One consistent theme is that while organizations fight daily to defend their values, it is important to formalize the process of refreshing the company’s commitments.  Evolent has all employee meetings on a quarterly basis. With as many employees geographically distributed across the country, this is an expensive proposition- especially in the time allocated. But Dave believes that formally refreshing culture and values delivers a huge return on investment and this philosophy is not taken lightly. Per Dave, at the last all-company meeting, more than 50% of the entire gathering was spent on refreshing commitments to values and culture.  We are similar at Oxeon in that we have multiple days each year devoted exclusively to focus on non-search related growth, development, culture, values and mission.

Health Catalyst might even take it further. Dan commits to know every single employee by name and background and to have lunch with every single employee at least once a year. This was easy to do with 20 employees, right? But with 300, even knowing everyone’s name and greeting them in the elevator with “Hi Karen” is hard.  So what did they do? They hired two software developers to build an iPhone app that has different games and quizzes around identifying, knowing names and biographical information on all Health Catalyst employees. People score points and they have leaderboards and people use the app to test themselves, track those they get right and wrong and “train” themselves on the people they don’t know.  At the lunch sessions, Dan and another member of his executive leadership team ask for two things they love about working at Health Catalyst and one thing they’d change.  The proposed changes are brought, weekly, to the Leadership Team meeting and heard, prioritized and addressed. Their unlimited vacation policy - yup #17 on Modern Healthcare’s list - originated as an employee suggestion at lunch.

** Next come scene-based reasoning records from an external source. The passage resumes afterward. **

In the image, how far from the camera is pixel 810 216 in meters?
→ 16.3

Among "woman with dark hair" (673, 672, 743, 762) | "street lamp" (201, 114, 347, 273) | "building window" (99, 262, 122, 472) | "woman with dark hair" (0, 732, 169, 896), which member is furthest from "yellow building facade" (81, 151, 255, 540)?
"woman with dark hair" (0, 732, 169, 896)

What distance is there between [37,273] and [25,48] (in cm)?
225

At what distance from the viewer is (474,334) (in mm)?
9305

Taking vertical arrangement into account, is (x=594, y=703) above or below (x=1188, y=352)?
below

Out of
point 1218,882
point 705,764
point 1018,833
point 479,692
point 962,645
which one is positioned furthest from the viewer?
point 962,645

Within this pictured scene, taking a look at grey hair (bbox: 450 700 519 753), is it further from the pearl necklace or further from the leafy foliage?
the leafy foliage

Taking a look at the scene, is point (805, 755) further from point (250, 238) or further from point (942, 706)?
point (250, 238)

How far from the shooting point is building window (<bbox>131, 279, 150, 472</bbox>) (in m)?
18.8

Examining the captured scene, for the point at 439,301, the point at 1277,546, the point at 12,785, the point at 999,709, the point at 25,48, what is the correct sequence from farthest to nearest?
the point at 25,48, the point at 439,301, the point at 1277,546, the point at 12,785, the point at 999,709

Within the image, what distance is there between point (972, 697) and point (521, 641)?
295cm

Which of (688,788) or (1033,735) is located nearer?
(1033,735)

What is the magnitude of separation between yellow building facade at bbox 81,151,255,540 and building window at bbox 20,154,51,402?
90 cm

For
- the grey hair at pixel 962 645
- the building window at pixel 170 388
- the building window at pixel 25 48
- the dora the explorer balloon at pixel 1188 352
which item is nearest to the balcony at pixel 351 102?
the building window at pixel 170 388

It is easy to say the company is too busy to do these types of things, but I am convinced that great organizations see it totally differently.

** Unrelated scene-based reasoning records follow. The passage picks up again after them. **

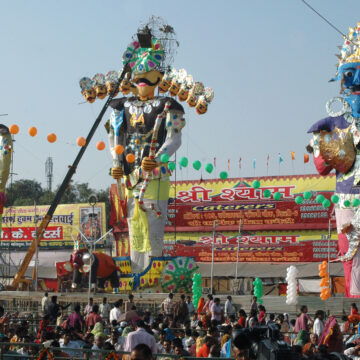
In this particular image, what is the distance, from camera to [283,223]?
116ft

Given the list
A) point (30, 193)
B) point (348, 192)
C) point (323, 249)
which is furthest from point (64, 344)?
point (30, 193)

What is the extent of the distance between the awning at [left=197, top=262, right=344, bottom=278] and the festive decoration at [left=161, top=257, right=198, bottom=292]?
33.5 feet

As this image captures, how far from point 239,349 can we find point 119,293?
58.0 ft

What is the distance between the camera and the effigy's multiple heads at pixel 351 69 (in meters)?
20.2

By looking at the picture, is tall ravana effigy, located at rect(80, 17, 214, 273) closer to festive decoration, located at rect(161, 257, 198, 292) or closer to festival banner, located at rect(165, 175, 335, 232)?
festive decoration, located at rect(161, 257, 198, 292)

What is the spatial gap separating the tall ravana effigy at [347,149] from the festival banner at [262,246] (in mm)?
12804

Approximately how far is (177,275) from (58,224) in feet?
72.3

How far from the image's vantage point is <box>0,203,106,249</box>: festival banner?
42.7 metres

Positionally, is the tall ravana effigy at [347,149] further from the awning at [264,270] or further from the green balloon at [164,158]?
the awning at [264,270]

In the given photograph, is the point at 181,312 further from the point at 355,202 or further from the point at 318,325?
the point at 355,202

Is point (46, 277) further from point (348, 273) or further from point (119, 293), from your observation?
point (348, 273)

Why Invest in People and Culture

If you were to rank the healthcare technology and service companies most likely to have enormous societal impact, Health Catalyst and Evolent may not trade off the #1 and #2 spots, but if they don’t, they are not far off.  Is it a coincidence that they were both huge culture and value proponents at the earliest stages of the company? I think not.  I also don’t believe it is coincidental that they have invested so much in scaling culture and values while their business operations scale.

Here at Oxeon, in a totally different stratosphere from Health Catalyst and Evolent, the same lessons apply.  I am quite sure that if we had not focused on giving great people the opportunity to “get out over their skis” and had not transitioned people who didn’t live up to our cultural values, we would never be in a position to impact 100,000,000 lives.  I also know that when we do achieve that goal, it will be solely due to our people and our cultural values—and I understand that today’s people and cultural values won’t necessarily be the same as those in place when we impact the 100,000,000th person.  My biggest hope is that they won’t be too different, and that everything we do today will be a part of everything we do then. As I think about what it will mean to achieve our stated goal, I know no investment is too large to make sure that happens!